>> Begin Extracted entries

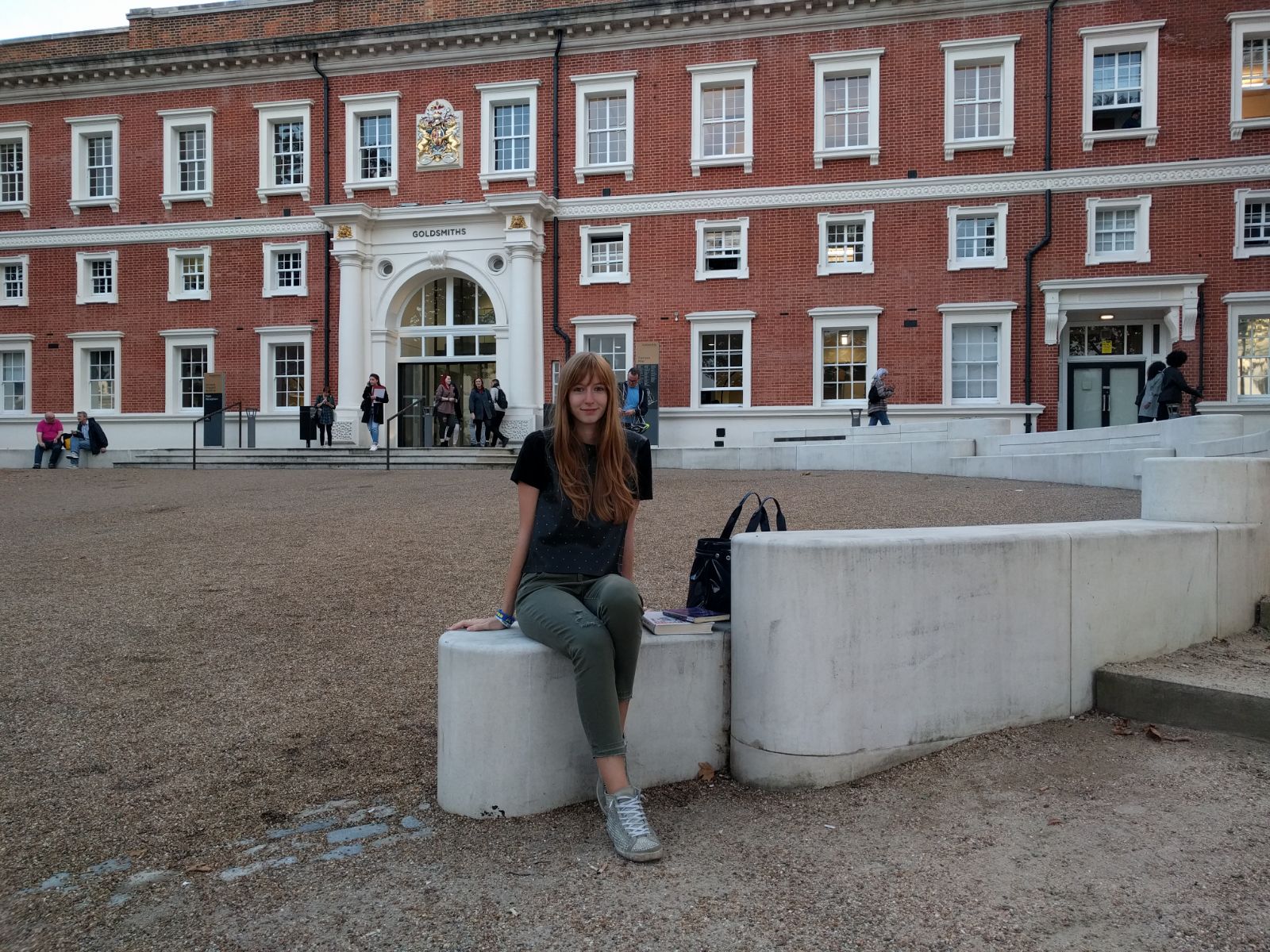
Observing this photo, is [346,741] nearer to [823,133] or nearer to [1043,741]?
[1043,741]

>> End Extracted entries
>> Begin Extracted entries

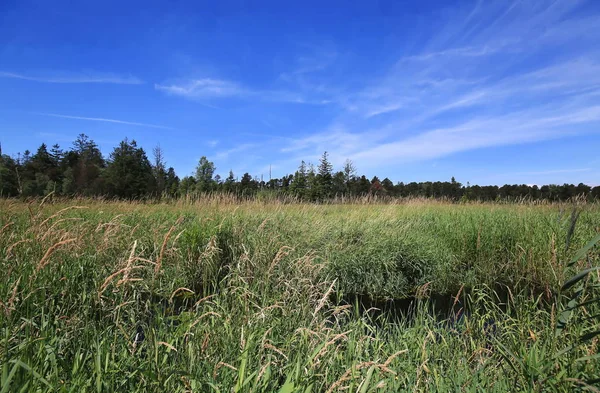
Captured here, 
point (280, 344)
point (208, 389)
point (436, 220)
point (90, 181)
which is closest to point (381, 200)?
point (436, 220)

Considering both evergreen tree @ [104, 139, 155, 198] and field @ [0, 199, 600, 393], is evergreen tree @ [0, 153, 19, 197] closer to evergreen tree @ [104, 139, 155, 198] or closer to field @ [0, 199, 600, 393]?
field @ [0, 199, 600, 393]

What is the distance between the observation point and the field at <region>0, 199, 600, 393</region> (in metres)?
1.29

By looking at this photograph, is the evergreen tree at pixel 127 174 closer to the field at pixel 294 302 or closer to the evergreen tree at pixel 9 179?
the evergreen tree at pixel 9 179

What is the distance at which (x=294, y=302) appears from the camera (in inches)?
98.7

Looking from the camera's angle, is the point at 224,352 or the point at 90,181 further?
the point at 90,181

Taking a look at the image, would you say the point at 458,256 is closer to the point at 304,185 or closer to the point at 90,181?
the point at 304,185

>> End Extracted entries

(Exercise requirements) Please collect each line above that contains the word "evergreen", and copy those lines out in full.

(Result for this exercise)
Considering both evergreen tree @ [104, 139, 155, 198] and field @ [0, 199, 600, 393], is evergreen tree @ [0, 153, 19, 197] closer to evergreen tree @ [104, 139, 155, 198] or closer to field @ [0, 199, 600, 393]?
By looking at this photograph, is the evergreen tree at pixel 127 174 closer to the field at pixel 294 302 or closer to the evergreen tree at pixel 9 179?
the evergreen tree at pixel 9 179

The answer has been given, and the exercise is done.